• [Source document]
◆ ◆ ◆ ◆ ◆
While this go-it-alone strategy may seem sound at first (“We build infra and work with another firm that offers services”), certain elements merit a rethink of this approach:

  • Developers: The companies that build applications want to reach as large an audience as possible, which means being able to deploy the same applications globally, across many operators. They also want to use the tools and platforms they are already familiar with. This requires not only a developer-friendly interface, but also standardized APIs and infrastructures. Operators, by their very nature are regional at best – both in geographical coverage and mindset, and in their urge to stand out, commonality and similarity of infrastructure are not high on their priority list. The potential result is that infrastructure standards when developed, are reduced to the least common denominator (suffering the fate of a Joyn) or become non-standardized across the world.
◆ ◆ ◆ ◆ ◆
• [Data provided]
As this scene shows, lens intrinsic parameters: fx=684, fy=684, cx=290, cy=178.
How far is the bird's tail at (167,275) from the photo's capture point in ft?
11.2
◆ ◆ ◆ ◆ ◆
• [Instructions to follow] Translate into Spanish this sentence from the passage on developers and operators above: "This requires not only a developer-friendly interface, but also standardized APIs and infrastructures."

• [The output] Esto requiere no solo una interfaz fácil de usar para los desarrolladores, sino también API e infraestructuras estandarizadas.